Problems to solve:
A - Please decide whether each statement below agrees with the passage on Job Corps Center staff duties, and answer yes or no for each, quoting the passage's deciding words. (i) Job descriptions for many administrative staff positions mention responsibility for the Zero Tolerance Policy. (ii) The National Director acknowledged that not every Forest Service Job Corps Center employee must hold a driver's license. (iii) Purchasing agents have regularly performed CPR on students.
B - Rewrite part of the passage on Job Corps Center staff duties, swapping "operational realities" for "practical demands". Begin at the words "the Union, as" and stop after "of their positions.".

Source text:

▼

Centers have different levels of responsibility, or none, for

maintaining the Zero Tolerance Policy, ensuring student safety,

and driving students in emergency or other situations. Job

descriptions for many positions in Forest Service Job Corps

Centers’ administrative staff contain no mention of these

responsibilities. And employee declarations indicate that

purchasing agents, for example, bear no responsibility for

maintaining the Zero Tolerance Policy, have never performed

CPR on students, cannot recall providing first aid to students,

and have rarely if ever driven students or staff. Decl. of Lance

A. Hamann ¶¶ 5–8, Oct. 12, 2010; Decl. Jerry D. Case ¶¶ 4–7,

Oct. 12, 2010. Additionally, the National Director

acknowledged that not all Forest Service Job Corps Center

employees are required to have a driver’s license. See Dawson

Decl. ¶ 14. Viewing the evidence in the light most favorable to

the Union, as we must, it is not clear that the Secretary’s

description of the “nature and context” of Forest Service Job

Corps employment accurately portrays the nature and context of

all job categories, and thus it is not clear that the attendant

“operational realities” of the workplace — undeveloped in the

record — serve to diminish employees’ reasonable expectations

of privacy regardless of their positions.

▲

Information supplied:
▼

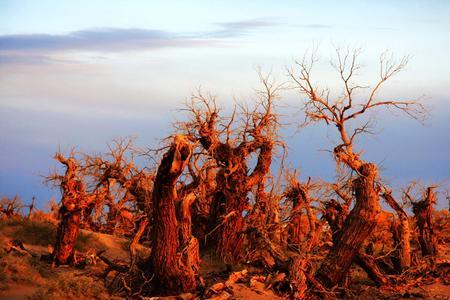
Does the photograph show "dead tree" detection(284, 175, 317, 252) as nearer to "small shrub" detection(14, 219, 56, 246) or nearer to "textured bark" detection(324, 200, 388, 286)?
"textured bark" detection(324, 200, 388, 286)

▲

Answers to the exercises:
A -
(i) No: "Job descriptions for many positions in Forest Service Job Corps Centers’ administrative staff contain no mention of these responsibilities."
(ii) Yes: "the National Director acknowledged that not all Forest Service Job Corps Center employees are required to have a driver’s license."
(iii) No: "have never performed CPR on students"

B -
the Union, as we must, it is not clear that the Secretary’s

description of the “nature and context” of Forest Service Job

Corps employment accurately portrays the nature and context of

all job categories, and thus it is not clear that the attendant

“practical demands” of the workplace — undeveloped in the

record — serve to diminish employees’ reasonable expectations

of privacy regardless of their positions.